◆ MATERIAL TO PROCESS

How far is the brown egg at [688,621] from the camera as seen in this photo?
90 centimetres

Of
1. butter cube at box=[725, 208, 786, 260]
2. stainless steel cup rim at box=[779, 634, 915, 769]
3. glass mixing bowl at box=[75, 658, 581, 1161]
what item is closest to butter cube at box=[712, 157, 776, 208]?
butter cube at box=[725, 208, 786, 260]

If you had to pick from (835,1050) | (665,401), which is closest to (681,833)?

==

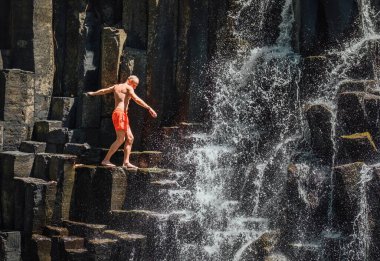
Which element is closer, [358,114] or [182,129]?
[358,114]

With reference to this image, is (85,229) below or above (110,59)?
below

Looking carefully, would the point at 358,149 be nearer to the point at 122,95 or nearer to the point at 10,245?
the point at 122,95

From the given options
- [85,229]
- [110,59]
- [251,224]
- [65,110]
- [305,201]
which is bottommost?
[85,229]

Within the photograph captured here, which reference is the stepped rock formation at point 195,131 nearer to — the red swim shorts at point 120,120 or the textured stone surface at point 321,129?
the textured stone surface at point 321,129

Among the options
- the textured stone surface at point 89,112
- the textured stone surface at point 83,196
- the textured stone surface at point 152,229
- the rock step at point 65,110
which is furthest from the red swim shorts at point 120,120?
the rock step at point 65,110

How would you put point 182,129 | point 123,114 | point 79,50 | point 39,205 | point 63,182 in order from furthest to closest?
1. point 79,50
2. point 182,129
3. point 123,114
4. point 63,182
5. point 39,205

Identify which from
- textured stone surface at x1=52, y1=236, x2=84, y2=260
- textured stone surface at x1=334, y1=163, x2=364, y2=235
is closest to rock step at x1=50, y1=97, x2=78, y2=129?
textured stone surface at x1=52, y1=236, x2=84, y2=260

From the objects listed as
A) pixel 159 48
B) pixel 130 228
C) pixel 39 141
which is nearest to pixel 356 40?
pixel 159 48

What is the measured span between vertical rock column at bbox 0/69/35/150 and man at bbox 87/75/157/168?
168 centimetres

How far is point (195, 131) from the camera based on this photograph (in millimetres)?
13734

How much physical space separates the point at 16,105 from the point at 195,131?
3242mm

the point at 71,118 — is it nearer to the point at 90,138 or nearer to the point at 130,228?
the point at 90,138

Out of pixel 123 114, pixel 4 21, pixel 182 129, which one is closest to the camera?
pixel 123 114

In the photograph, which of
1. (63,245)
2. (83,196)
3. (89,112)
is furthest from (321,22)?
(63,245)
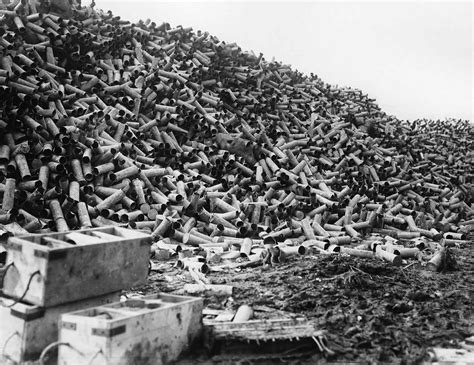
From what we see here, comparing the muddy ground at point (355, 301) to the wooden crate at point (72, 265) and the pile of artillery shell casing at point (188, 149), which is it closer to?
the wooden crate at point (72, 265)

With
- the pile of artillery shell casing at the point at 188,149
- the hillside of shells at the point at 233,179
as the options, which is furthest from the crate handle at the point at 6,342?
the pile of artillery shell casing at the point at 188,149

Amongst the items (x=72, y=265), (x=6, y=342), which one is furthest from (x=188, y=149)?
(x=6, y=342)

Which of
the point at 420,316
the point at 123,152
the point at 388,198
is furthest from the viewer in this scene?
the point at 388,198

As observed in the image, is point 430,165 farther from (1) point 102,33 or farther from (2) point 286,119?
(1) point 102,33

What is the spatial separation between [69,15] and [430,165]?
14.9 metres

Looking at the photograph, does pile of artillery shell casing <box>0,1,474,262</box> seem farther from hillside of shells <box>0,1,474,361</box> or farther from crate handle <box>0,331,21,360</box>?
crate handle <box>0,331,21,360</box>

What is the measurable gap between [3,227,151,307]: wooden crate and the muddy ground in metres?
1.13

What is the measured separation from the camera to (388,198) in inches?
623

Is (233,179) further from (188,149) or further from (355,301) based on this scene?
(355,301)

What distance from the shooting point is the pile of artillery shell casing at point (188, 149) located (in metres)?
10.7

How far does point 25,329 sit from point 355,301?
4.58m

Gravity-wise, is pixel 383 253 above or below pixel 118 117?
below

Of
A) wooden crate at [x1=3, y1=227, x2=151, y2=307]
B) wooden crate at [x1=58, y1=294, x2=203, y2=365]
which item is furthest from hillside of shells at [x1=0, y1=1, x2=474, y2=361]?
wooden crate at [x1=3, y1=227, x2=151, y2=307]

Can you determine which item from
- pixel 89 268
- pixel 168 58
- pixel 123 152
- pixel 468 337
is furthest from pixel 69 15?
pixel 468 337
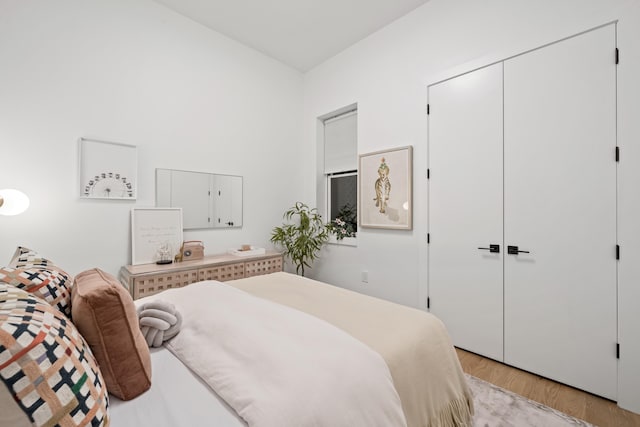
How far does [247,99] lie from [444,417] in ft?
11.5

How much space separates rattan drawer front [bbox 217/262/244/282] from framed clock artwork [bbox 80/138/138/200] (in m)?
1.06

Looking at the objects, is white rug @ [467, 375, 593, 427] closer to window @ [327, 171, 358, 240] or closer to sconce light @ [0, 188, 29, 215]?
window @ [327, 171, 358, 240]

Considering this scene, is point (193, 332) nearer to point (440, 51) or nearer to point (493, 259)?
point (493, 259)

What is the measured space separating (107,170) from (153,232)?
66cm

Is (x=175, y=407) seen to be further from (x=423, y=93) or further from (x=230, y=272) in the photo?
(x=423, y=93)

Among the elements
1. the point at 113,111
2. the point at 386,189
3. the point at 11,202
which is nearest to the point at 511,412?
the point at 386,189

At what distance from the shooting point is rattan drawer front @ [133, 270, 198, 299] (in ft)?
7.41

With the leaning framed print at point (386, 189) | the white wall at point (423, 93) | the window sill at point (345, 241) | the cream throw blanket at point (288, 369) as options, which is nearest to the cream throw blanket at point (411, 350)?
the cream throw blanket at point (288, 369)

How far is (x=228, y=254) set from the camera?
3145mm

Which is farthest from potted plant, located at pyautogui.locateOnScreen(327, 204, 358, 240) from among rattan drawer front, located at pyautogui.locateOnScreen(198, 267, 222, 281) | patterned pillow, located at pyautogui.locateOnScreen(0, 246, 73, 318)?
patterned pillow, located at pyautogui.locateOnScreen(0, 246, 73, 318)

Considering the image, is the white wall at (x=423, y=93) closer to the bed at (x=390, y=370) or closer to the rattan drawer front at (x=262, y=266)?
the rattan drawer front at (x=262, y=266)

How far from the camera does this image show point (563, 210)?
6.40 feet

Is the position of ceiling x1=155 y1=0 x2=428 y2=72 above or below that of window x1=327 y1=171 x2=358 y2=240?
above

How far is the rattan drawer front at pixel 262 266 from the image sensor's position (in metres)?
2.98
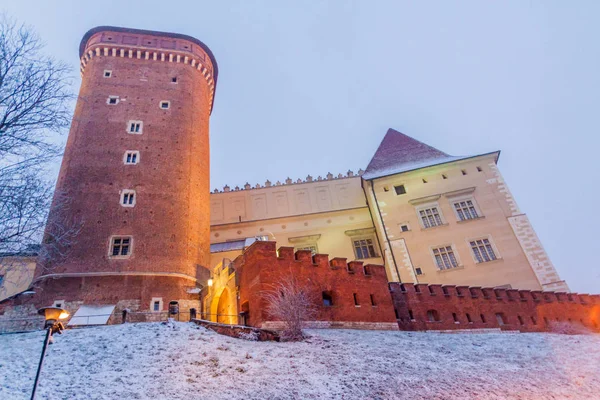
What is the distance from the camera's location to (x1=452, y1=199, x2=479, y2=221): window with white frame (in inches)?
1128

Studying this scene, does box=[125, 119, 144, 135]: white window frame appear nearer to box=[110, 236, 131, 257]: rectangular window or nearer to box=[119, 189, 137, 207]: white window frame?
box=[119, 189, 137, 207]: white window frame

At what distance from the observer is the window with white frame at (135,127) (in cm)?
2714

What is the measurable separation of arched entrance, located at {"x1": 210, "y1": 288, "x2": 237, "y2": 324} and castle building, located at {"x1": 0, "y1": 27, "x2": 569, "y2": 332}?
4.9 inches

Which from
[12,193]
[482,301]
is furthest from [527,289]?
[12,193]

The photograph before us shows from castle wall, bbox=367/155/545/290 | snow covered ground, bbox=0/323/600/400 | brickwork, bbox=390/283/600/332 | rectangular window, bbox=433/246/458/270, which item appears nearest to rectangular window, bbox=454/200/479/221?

◆ EXERCISE DESCRIPTION
Report how many lines in the items above contain the word "wooden". Give only the number.

◆ FINISHED EXERCISE
6